Though parts of the film towards the end become excessively crowded and flurried, there is a cuddlesome quality to this new large-screen adaptation of the beloved Rudyard Kipling fable about a little boy Mowgli who is brought up in the jungles by animals.

Suspension of disbelief be damned. The animals speak in human voices. The film literally finds its voice on the soundtrack. Every actor has given a unique dimension to one of the principal animals. Bagheera, the wise panther becomes a pantheon of prudence in Om Puri's voice. Priyanka Chopra's seductive snake act is a bit of a stretch, coiling as it does its hypnotic hold over Mowgli in what seems like an invitation to sniff coke at a rave party.

 

Scarlett Johansson does the serpentine's saga much better in the English version of "The Jungle Book".

And surely if Scarlett can sing for the end-titles in English, Priyanka could have done the same in Hindi.

It's Irrfan Khan's Baloo, the oversized indolent but clever and kind bear who steals the show. Shrewdly, Irrfan has given the bear a Punjabi accent. The devilish dishy drawl draws us into Baloo's laidback view of a world where survival is all about pulling the right strings... sometimes, literally.

Nana Patekar's intimidating Sher Khan is a portrait of sinister aspirations. He is diabolic in his determination to destroy Mowgli but not entirely wrong in his assumption of corruption being the governing spirit in the human world.

It is this quality of man-induced corruption that this film eschews with firm hands.

"The Jungle Book" provides us with a wealth of visual and emotional bounty. It's not just about the astounding computer graphics, though those in themselves are no mean achievement. The mysteries and secrets of the jungle open themselves up in front of our disbelieving eyes as a world defined by strive and sublimity.

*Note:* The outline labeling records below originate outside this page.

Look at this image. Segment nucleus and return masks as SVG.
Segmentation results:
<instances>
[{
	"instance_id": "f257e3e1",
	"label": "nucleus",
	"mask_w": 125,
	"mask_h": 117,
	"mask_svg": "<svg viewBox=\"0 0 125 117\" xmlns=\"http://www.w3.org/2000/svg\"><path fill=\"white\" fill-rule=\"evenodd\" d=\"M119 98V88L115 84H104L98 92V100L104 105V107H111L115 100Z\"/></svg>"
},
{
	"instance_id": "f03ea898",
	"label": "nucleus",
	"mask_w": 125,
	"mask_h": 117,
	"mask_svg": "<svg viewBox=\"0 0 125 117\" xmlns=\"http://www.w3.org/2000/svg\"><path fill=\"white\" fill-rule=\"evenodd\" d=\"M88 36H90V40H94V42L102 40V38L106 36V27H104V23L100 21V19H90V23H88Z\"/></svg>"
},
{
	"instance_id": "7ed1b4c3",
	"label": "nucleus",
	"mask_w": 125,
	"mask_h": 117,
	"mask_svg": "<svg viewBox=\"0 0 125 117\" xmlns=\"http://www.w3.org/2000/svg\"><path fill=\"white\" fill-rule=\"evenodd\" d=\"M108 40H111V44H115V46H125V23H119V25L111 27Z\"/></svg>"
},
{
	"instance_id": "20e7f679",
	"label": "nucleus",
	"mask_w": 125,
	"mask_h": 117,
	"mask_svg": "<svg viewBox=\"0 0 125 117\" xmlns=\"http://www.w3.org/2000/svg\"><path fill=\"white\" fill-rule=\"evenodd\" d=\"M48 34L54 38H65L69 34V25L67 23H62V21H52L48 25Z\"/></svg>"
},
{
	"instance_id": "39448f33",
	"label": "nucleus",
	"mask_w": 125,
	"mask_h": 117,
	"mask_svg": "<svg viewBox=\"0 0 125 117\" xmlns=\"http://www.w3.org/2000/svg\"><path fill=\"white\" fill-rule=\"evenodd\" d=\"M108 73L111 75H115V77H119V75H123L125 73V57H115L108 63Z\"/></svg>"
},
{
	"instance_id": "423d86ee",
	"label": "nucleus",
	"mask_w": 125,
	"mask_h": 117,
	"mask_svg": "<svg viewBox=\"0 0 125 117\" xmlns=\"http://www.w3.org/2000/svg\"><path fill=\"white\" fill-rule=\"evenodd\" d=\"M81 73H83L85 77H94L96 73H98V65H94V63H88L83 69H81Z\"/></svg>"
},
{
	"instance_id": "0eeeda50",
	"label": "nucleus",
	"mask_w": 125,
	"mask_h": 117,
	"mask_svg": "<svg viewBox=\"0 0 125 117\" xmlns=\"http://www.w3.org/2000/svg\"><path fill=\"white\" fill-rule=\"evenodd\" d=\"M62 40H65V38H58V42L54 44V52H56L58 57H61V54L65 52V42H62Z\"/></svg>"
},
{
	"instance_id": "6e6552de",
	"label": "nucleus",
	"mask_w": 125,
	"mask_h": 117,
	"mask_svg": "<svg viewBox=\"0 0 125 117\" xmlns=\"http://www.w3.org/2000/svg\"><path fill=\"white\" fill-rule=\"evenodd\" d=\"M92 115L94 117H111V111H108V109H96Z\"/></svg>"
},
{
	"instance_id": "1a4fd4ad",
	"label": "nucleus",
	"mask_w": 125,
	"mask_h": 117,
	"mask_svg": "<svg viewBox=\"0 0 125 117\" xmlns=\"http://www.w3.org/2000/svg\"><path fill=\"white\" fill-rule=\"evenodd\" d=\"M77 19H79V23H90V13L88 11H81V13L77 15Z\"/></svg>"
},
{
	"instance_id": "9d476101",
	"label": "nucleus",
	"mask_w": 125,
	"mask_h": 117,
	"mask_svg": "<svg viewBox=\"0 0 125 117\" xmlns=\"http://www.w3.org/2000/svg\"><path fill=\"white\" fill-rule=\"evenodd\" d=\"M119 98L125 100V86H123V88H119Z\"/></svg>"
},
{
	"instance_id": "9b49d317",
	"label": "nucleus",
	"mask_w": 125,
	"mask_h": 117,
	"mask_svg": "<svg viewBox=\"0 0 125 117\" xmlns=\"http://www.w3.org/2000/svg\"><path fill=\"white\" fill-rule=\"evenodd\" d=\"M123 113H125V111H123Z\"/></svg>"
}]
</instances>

I am not too sure if it's an inviting world. It's way too dark and forbidding, and the U/A censor certificate is not unjustified. The way the animals are shown to fight off predators, makes the animal kingdom more menacing than seductive.

And yet tearing through the sheen of the sinister this remarkable work of computer-generated art invites us into little Mowgli's world. This is as good a place as any to say Neel Sethi owns Mowgli's world and speaks to the luminaries of the animal kind as equals. He is a prodigious discovery, and one that hopefully won't disappear with time.

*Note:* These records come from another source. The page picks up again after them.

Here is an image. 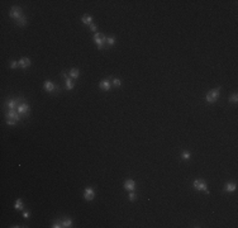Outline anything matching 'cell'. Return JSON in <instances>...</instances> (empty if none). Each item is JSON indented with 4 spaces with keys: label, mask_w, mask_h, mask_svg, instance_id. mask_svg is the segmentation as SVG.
I'll list each match as a JSON object with an SVG mask.
<instances>
[{
    "label": "cell",
    "mask_w": 238,
    "mask_h": 228,
    "mask_svg": "<svg viewBox=\"0 0 238 228\" xmlns=\"http://www.w3.org/2000/svg\"><path fill=\"white\" fill-rule=\"evenodd\" d=\"M81 22H82V23H84L85 25H90V24H93V17H91V15H89V14L82 15V17H81Z\"/></svg>",
    "instance_id": "15"
},
{
    "label": "cell",
    "mask_w": 238,
    "mask_h": 228,
    "mask_svg": "<svg viewBox=\"0 0 238 228\" xmlns=\"http://www.w3.org/2000/svg\"><path fill=\"white\" fill-rule=\"evenodd\" d=\"M52 228H63L62 227V221L61 219H57V221H55V222L52 223V226H51Z\"/></svg>",
    "instance_id": "22"
},
{
    "label": "cell",
    "mask_w": 238,
    "mask_h": 228,
    "mask_svg": "<svg viewBox=\"0 0 238 228\" xmlns=\"http://www.w3.org/2000/svg\"><path fill=\"white\" fill-rule=\"evenodd\" d=\"M23 217H24V219H29V217H31V213L28 210H25L23 212Z\"/></svg>",
    "instance_id": "27"
},
{
    "label": "cell",
    "mask_w": 238,
    "mask_h": 228,
    "mask_svg": "<svg viewBox=\"0 0 238 228\" xmlns=\"http://www.w3.org/2000/svg\"><path fill=\"white\" fill-rule=\"evenodd\" d=\"M10 67L12 69H17V67H19V62L18 61H10Z\"/></svg>",
    "instance_id": "25"
},
{
    "label": "cell",
    "mask_w": 238,
    "mask_h": 228,
    "mask_svg": "<svg viewBox=\"0 0 238 228\" xmlns=\"http://www.w3.org/2000/svg\"><path fill=\"white\" fill-rule=\"evenodd\" d=\"M18 62H19V67H20V69H23V70L28 69V67L31 66V60L28 59V57H22V59L19 60Z\"/></svg>",
    "instance_id": "12"
},
{
    "label": "cell",
    "mask_w": 238,
    "mask_h": 228,
    "mask_svg": "<svg viewBox=\"0 0 238 228\" xmlns=\"http://www.w3.org/2000/svg\"><path fill=\"white\" fill-rule=\"evenodd\" d=\"M123 186H124V189L127 191H133L136 189V181L133 179H127Z\"/></svg>",
    "instance_id": "11"
},
{
    "label": "cell",
    "mask_w": 238,
    "mask_h": 228,
    "mask_svg": "<svg viewBox=\"0 0 238 228\" xmlns=\"http://www.w3.org/2000/svg\"><path fill=\"white\" fill-rule=\"evenodd\" d=\"M62 221V227L63 228H71L72 227V219L68 217H65V218H61Z\"/></svg>",
    "instance_id": "14"
},
{
    "label": "cell",
    "mask_w": 238,
    "mask_h": 228,
    "mask_svg": "<svg viewBox=\"0 0 238 228\" xmlns=\"http://www.w3.org/2000/svg\"><path fill=\"white\" fill-rule=\"evenodd\" d=\"M62 78L65 79V86H66V89L67 90H72L74 89V86H75V82L72 81V79L70 78V76H67V72L66 71H62Z\"/></svg>",
    "instance_id": "10"
},
{
    "label": "cell",
    "mask_w": 238,
    "mask_h": 228,
    "mask_svg": "<svg viewBox=\"0 0 238 228\" xmlns=\"http://www.w3.org/2000/svg\"><path fill=\"white\" fill-rule=\"evenodd\" d=\"M193 188L195 190H199V191H205V194H209V190H208V185L205 180L203 179H196V180L193 181Z\"/></svg>",
    "instance_id": "5"
},
{
    "label": "cell",
    "mask_w": 238,
    "mask_h": 228,
    "mask_svg": "<svg viewBox=\"0 0 238 228\" xmlns=\"http://www.w3.org/2000/svg\"><path fill=\"white\" fill-rule=\"evenodd\" d=\"M95 198V190L91 186H87V188H85L84 190V199L86 201H91L93 199Z\"/></svg>",
    "instance_id": "9"
},
{
    "label": "cell",
    "mask_w": 238,
    "mask_h": 228,
    "mask_svg": "<svg viewBox=\"0 0 238 228\" xmlns=\"http://www.w3.org/2000/svg\"><path fill=\"white\" fill-rule=\"evenodd\" d=\"M112 88H113L112 80H109V79H104L99 82V89L103 91H109V90H112Z\"/></svg>",
    "instance_id": "8"
},
{
    "label": "cell",
    "mask_w": 238,
    "mask_h": 228,
    "mask_svg": "<svg viewBox=\"0 0 238 228\" xmlns=\"http://www.w3.org/2000/svg\"><path fill=\"white\" fill-rule=\"evenodd\" d=\"M27 23H28V19L25 15H22L17 20V25H19V27H24V25H27Z\"/></svg>",
    "instance_id": "17"
},
{
    "label": "cell",
    "mask_w": 238,
    "mask_h": 228,
    "mask_svg": "<svg viewBox=\"0 0 238 228\" xmlns=\"http://www.w3.org/2000/svg\"><path fill=\"white\" fill-rule=\"evenodd\" d=\"M68 76L72 80L79 79V76H80V71H79V69H71V70H70V72H68Z\"/></svg>",
    "instance_id": "16"
},
{
    "label": "cell",
    "mask_w": 238,
    "mask_h": 228,
    "mask_svg": "<svg viewBox=\"0 0 238 228\" xmlns=\"http://www.w3.org/2000/svg\"><path fill=\"white\" fill-rule=\"evenodd\" d=\"M106 36L103 33H99V32H96V33H94V42L96 43V47L98 50H104L105 48V44H106Z\"/></svg>",
    "instance_id": "1"
},
{
    "label": "cell",
    "mask_w": 238,
    "mask_h": 228,
    "mask_svg": "<svg viewBox=\"0 0 238 228\" xmlns=\"http://www.w3.org/2000/svg\"><path fill=\"white\" fill-rule=\"evenodd\" d=\"M22 8L20 6H13V8L10 9V12H9V17H10L12 19H14L15 22L18 20L19 18L22 17Z\"/></svg>",
    "instance_id": "6"
},
{
    "label": "cell",
    "mask_w": 238,
    "mask_h": 228,
    "mask_svg": "<svg viewBox=\"0 0 238 228\" xmlns=\"http://www.w3.org/2000/svg\"><path fill=\"white\" fill-rule=\"evenodd\" d=\"M136 198H137V195H136V193H133V191H129V194H128V199L131 201H134L136 200Z\"/></svg>",
    "instance_id": "24"
},
{
    "label": "cell",
    "mask_w": 238,
    "mask_h": 228,
    "mask_svg": "<svg viewBox=\"0 0 238 228\" xmlns=\"http://www.w3.org/2000/svg\"><path fill=\"white\" fill-rule=\"evenodd\" d=\"M220 89H222V88L219 86V88L213 89V90L208 91L207 95H205V100H207V103H209V104H214V103L218 100V98H219Z\"/></svg>",
    "instance_id": "2"
},
{
    "label": "cell",
    "mask_w": 238,
    "mask_h": 228,
    "mask_svg": "<svg viewBox=\"0 0 238 228\" xmlns=\"http://www.w3.org/2000/svg\"><path fill=\"white\" fill-rule=\"evenodd\" d=\"M5 118L6 119H13L15 122H19L22 119V117H20V114L18 113V110H12V109H8V110H6Z\"/></svg>",
    "instance_id": "7"
},
{
    "label": "cell",
    "mask_w": 238,
    "mask_h": 228,
    "mask_svg": "<svg viewBox=\"0 0 238 228\" xmlns=\"http://www.w3.org/2000/svg\"><path fill=\"white\" fill-rule=\"evenodd\" d=\"M14 208L17 210H22L24 208V204H23V200L22 199H17L15 200V203H14Z\"/></svg>",
    "instance_id": "18"
},
{
    "label": "cell",
    "mask_w": 238,
    "mask_h": 228,
    "mask_svg": "<svg viewBox=\"0 0 238 228\" xmlns=\"http://www.w3.org/2000/svg\"><path fill=\"white\" fill-rule=\"evenodd\" d=\"M181 157H182V160H190L191 159V153H190V151H182Z\"/></svg>",
    "instance_id": "21"
},
{
    "label": "cell",
    "mask_w": 238,
    "mask_h": 228,
    "mask_svg": "<svg viewBox=\"0 0 238 228\" xmlns=\"http://www.w3.org/2000/svg\"><path fill=\"white\" fill-rule=\"evenodd\" d=\"M237 189V184L233 181H228L226 185H224V191L227 193H233Z\"/></svg>",
    "instance_id": "13"
},
{
    "label": "cell",
    "mask_w": 238,
    "mask_h": 228,
    "mask_svg": "<svg viewBox=\"0 0 238 228\" xmlns=\"http://www.w3.org/2000/svg\"><path fill=\"white\" fill-rule=\"evenodd\" d=\"M112 85L114 86V88H120V86H122V80L118 79V78H114L112 80Z\"/></svg>",
    "instance_id": "20"
},
{
    "label": "cell",
    "mask_w": 238,
    "mask_h": 228,
    "mask_svg": "<svg viewBox=\"0 0 238 228\" xmlns=\"http://www.w3.org/2000/svg\"><path fill=\"white\" fill-rule=\"evenodd\" d=\"M237 101H238V95H237V93H234V94L229 98V103H233V104H237Z\"/></svg>",
    "instance_id": "23"
},
{
    "label": "cell",
    "mask_w": 238,
    "mask_h": 228,
    "mask_svg": "<svg viewBox=\"0 0 238 228\" xmlns=\"http://www.w3.org/2000/svg\"><path fill=\"white\" fill-rule=\"evenodd\" d=\"M89 27H90V31H91V32H94V33H96V31H98L96 25H95V24H90V25H89Z\"/></svg>",
    "instance_id": "28"
},
{
    "label": "cell",
    "mask_w": 238,
    "mask_h": 228,
    "mask_svg": "<svg viewBox=\"0 0 238 228\" xmlns=\"http://www.w3.org/2000/svg\"><path fill=\"white\" fill-rule=\"evenodd\" d=\"M115 41H117V38L112 36V37H108L106 38V46L108 47H113L114 44H115Z\"/></svg>",
    "instance_id": "19"
},
{
    "label": "cell",
    "mask_w": 238,
    "mask_h": 228,
    "mask_svg": "<svg viewBox=\"0 0 238 228\" xmlns=\"http://www.w3.org/2000/svg\"><path fill=\"white\" fill-rule=\"evenodd\" d=\"M43 88L47 93H51V94H58V93L61 91V88H60L58 85H56L55 82L49 81V80H46V81H44Z\"/></svg>",
    "instance_id": "3"
},
{
    "label": "cell",
    "mask_w": 238,
    "mask_h": 228,
    "mask_svg": "<svg viewBox=\"0 0 238 228\" xmlns=\"http://www.w3.org/2000/svg\"><path fill=\"white\" fill-rule=\"evenodd\" d=\"M17 110H18V113L20 114L22 118H28V115H29V112H31V107H29V104L25 101V99L18 105Z\"/></svg>",
    "instance_id": "4"
},
{
    "label": "cell",
    "mask_w": 238,
    "mask_h": 228,
    "mask_svg": "<svg viewBox=\"0 0 238 228\" xmlns=\"http://www.w3.org/2000/svg\"><path fill=\"white\" fill-rule=\"evenodd\" d=\"M6 124H8V126H15V124H17V122L13 120V119H6Z\"/></svg>",
    "instance_id": "26"
}]
</instances>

The magic of this adaptation is that the animals who appear more humane than human beings, never look down at mankind as sub-human species the way they did in Kipling's novel. Lurking somewhere in the folds of this enrapturing tale of jungle etiquette are unspoken homilies on the complex relationship between Man and Beast, beautifully and fluently bridged by director Jon Favreau as he sets out to create a world that yokes Man and Nature in a clasp so captivating it makes you gasp.

Don't wait. Just go out this weekend with the kids and relive one of the most cherished children's stories told from an adult perspective and yet miraculously maintaining an artless innocence that makes this film entirely winsome experience. And so what if Priyanka doesn't sing in the Hindi version. The film is suffused in the music of the soul.